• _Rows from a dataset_

======

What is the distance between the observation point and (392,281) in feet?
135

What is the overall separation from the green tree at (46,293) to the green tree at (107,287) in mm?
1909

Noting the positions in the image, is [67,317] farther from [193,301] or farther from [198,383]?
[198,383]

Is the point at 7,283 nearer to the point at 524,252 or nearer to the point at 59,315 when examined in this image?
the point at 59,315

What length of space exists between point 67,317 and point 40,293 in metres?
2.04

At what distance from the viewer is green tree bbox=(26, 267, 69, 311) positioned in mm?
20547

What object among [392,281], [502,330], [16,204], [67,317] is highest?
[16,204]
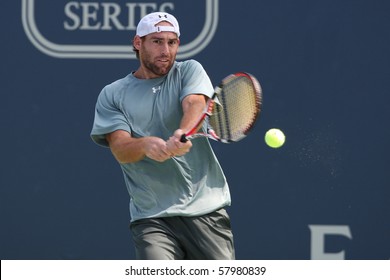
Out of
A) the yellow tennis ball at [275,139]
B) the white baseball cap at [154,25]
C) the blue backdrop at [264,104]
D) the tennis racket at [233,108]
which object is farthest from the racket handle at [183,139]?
the blue backdrop at [264,104]

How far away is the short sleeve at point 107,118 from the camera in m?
5.18

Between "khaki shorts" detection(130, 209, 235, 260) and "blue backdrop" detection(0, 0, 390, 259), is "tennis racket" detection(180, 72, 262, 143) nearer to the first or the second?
"khaki shorts" detection(130, 209, 235, 260)

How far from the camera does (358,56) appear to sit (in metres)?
6.79

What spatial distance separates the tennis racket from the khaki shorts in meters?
0.36

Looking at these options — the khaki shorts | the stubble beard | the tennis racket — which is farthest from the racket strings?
the khaki shorts

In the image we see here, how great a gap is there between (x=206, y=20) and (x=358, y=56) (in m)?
0.91

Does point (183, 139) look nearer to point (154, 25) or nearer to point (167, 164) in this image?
point (167, 164)

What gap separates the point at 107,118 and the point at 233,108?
564 mm

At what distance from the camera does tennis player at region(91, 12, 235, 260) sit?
5.13 m

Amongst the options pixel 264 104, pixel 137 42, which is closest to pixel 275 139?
pixel 137 42

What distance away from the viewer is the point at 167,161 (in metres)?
5.14

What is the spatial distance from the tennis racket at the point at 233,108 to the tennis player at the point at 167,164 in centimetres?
7

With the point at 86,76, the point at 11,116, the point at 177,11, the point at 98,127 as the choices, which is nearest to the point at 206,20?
the point at 177,11
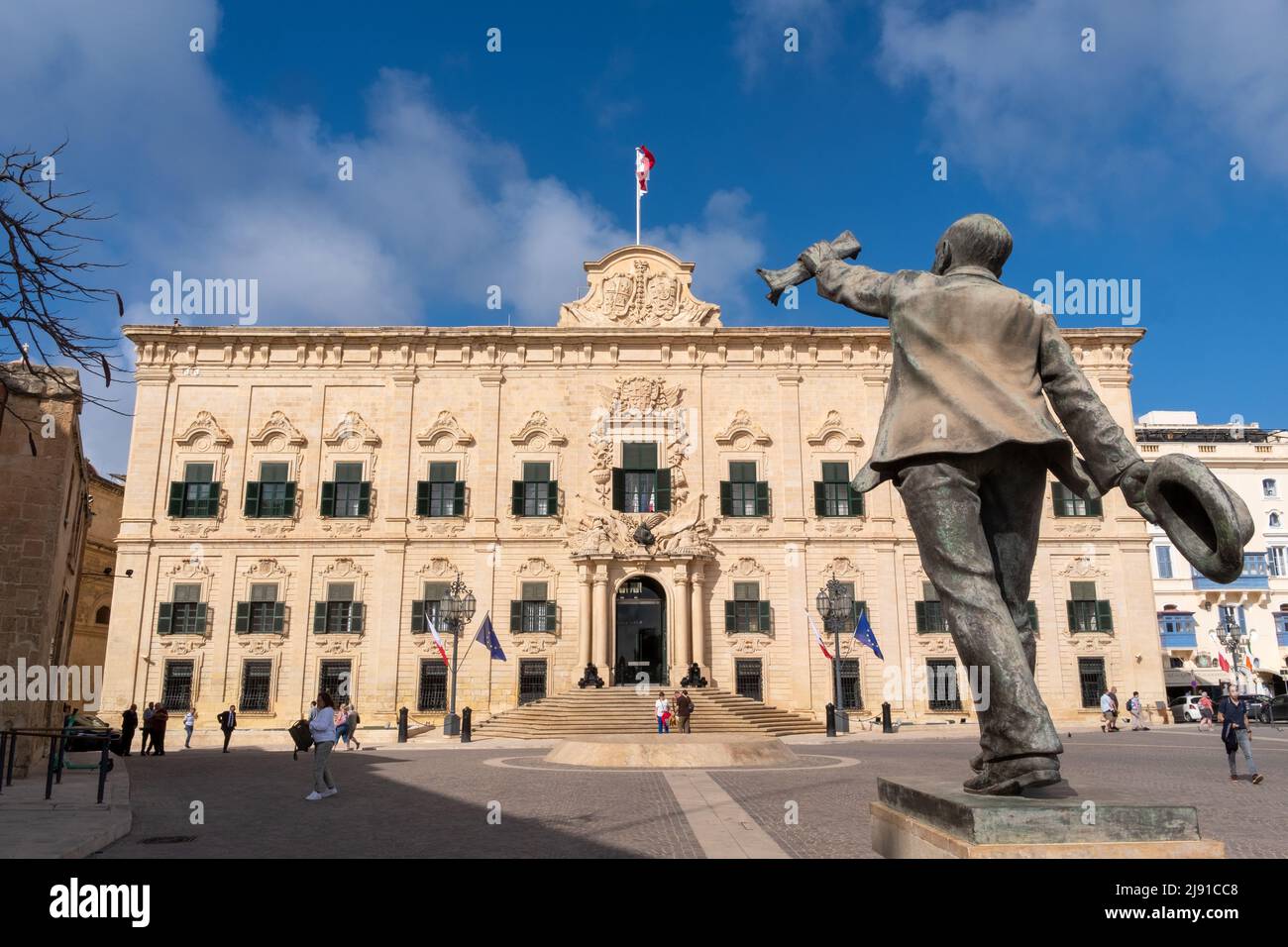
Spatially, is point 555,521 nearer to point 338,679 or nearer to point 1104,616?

======

• _The exercise_
Extract exactly the lines above from the line containing "What length of" through the last one, both ends included, but not the pictures.

• _Exercise result_
What length of space exists between point 67,317 and point 40,293 in metres?
2.04

At what distance from the viewer is green tree bbox=(26, 267, 69, 311) positioned in mm?
20547

What object among [392,281], [502,330], [16,204], [67,317] is highest?
[16,204]
Out of
A) the yellow tennis ball at [275,139]
B) the white baseball cap at [154,25]
C) the blue backdrop at [264,104]
D) the tennis racket at [233,108]
which object is farthest from the racket handle at [183,139]?
the blue backdrop at [264,104]

How far away is the short sleeve at point 107,118 from the camera in m?
5.18

Between "khaki shorts" detection(130, 209, 235, 260) and "blue backdrop" detection(0, 0, 390, 259), is "tennis racket" detection(180, 72, 262, 143) nearer to the first or the second?
"khaki shorts" detection(130, 209, 235, 260)

How far from the camera does (358,56) appear to sit (in metres)?
6.79

What spatial distance separates the tennis racket from the khaki shorts in meters?
0.36

Looking at these options — the khaki shorts | the stubble beard | the tennis racket — which is farthest from the racket strings?
the khaki shorts

In the image we see here, how great a gap is there between (x=206, y=20) and (x=358, y=56) (in m)?
0.91

Does point (183, 139) look nearer to point (154, 25) or nearer to point (167, 164) in this image?
point (167, 164)

What gap separates the point at 107,118 and the point at 233,108?
564 mm

At what distance from the camera does tennis player at region(91, 12, 235, 260) sit?
5.13 m

Amongst the options pixel 264 104, pixel 137 42, which is closest to pixel 275 139?
pixel 137 42

What distance away from the viewer is the point at 167,161 (in metres)?
5.14

What is the spatial distance from the tennis racket at the point at 233,108 to the tennis player at the point at 167,164 in centimetres?
7

With the point at 86,76, the point at 11,116, the point at 177,11, the point at 98,127 as the choices, which is nearest to the point at 206,20?
the point at 177,11
Spatially, is point 555,521 nearer to point 338,679 or nearer to point 1104,616?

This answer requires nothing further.